Applying Wi4MPI to a Gromacs Podman container

Learning objectives

With these hands-on exercises, participants will learn:

  • how to build and execute Gromacs into a Podman container using Wi4MPI in preload mode

  • how to build and execute Gromacs into a Podman container using Wi4MPI in interface mode

  • in particular, how to switch between different MPI implementations at runtime thanks to Wi4MPI

Once participants complete these exercises, they will be able to build and launch Podman containers using Wi4MPI in their own environments.

Podman

Podman is a software tool that you can use to create, run, and manage containers on a Linux operating system. It does not require a daemon to be running in the background, and is similar to Docker in its capabilities for working with containers. All informations in this tutorial can be used with Docker in the same way. Others tools like Singularity or Apptainer should work too but require more adaptations.

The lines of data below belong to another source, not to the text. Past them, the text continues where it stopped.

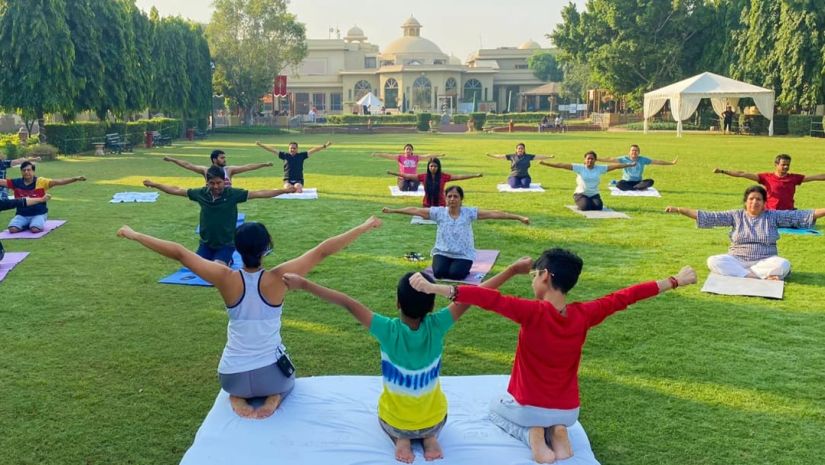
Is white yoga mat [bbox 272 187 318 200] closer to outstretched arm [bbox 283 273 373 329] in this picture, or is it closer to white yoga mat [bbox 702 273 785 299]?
white yoga mat [bbox 702 273 785 299]

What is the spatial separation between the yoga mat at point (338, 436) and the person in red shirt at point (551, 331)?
0.59 ft

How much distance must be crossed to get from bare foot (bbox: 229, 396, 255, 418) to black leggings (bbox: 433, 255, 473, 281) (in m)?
4.23

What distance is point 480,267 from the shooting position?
9.26 metres

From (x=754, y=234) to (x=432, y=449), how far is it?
6278mm

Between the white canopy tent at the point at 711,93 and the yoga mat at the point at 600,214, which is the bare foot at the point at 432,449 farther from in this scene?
the white canopy tent at the point at 711,93

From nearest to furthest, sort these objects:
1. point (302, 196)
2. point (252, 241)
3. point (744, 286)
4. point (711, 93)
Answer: point (252, 241), point (744, 286), point (302, 196), point (711, 93)

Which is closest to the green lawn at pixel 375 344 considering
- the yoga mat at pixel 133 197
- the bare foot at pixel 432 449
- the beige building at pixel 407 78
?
the bare foot at pixel 432 449

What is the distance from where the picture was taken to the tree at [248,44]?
5262 cm

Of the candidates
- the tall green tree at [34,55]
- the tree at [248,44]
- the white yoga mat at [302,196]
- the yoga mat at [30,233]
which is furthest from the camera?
the tree at [248,44]

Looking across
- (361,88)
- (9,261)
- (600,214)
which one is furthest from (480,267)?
(361,88)


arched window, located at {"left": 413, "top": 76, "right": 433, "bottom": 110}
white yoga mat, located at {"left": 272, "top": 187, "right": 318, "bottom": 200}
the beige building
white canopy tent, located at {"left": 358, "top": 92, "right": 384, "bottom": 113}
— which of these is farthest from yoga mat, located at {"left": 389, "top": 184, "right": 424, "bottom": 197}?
arched window, located at {"left": 413, "top": 76, "right": 433, "bottom": 110}

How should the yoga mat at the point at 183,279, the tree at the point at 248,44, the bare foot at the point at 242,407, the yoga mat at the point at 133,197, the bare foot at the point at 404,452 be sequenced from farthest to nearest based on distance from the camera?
the tree at the point at 248,44 → the yoga mat at the point at 133,197 → the yoga mat at the point at 183,279 → the bare foot at the point at 242,407 → the bare foot at the point at 404,452

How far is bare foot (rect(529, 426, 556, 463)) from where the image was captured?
421cm

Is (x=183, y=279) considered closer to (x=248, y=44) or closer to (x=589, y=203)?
(x=589, y=203)
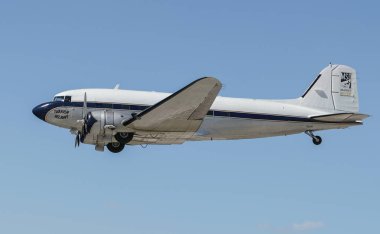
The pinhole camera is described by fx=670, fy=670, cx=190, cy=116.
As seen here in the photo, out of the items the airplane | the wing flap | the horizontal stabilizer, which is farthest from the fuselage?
the wing flap

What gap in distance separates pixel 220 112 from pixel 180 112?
3.17 metres

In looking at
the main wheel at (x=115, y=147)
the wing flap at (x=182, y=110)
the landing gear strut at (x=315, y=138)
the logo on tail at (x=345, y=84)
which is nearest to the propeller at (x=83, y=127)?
the main wheel at (x=115, y=147)

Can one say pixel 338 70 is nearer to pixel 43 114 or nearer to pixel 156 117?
pixel 156 117

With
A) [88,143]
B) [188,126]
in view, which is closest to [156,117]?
[188,126]

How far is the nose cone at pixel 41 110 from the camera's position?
2981 centimetres

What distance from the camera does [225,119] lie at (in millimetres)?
30719

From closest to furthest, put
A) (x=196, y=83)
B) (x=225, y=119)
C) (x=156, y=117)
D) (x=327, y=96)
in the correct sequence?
1. (x=196, y=83)
2. (x=156, y=117)
3. (x=225, y=119)
4. (x=327, y=96)

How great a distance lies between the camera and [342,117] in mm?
31922

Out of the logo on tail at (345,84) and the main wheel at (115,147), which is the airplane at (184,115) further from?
the logo on tail at (345,84)

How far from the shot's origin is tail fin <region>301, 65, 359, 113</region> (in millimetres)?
34250

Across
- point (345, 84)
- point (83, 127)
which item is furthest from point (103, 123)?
point (345, 84)

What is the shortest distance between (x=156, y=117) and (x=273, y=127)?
6374 millimetres

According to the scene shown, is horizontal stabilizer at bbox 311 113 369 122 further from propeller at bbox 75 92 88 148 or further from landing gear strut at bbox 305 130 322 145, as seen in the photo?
propeller at bbox 75 92 88 148

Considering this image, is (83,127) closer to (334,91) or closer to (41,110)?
(41,110)
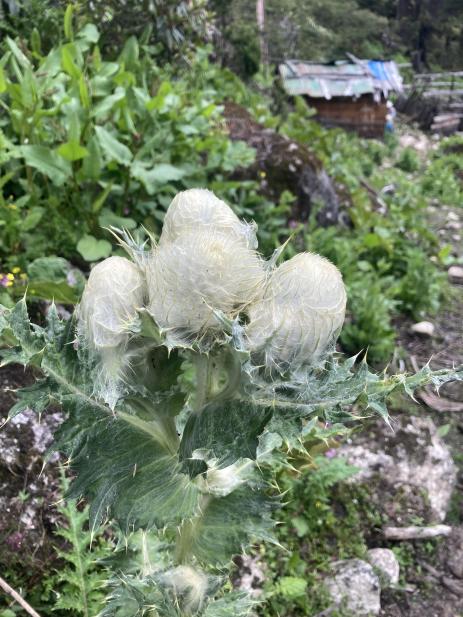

In this document, host refers to your own computer (laptop, desktop, cluster…) and container refers to a Podman instance process.

Using Wi4MPI Preload mode with Podman

During this tutorial, one will use Podman --env and --volume options to link applications inside containers against the MPI implementation available on the host system.

We present the most direct method for using wi4mpi to this purpose. More advanced methods are available such as using the wi4mpi.cfg configuration file override or containers/hosts system tunings which require more complex examples and explanations.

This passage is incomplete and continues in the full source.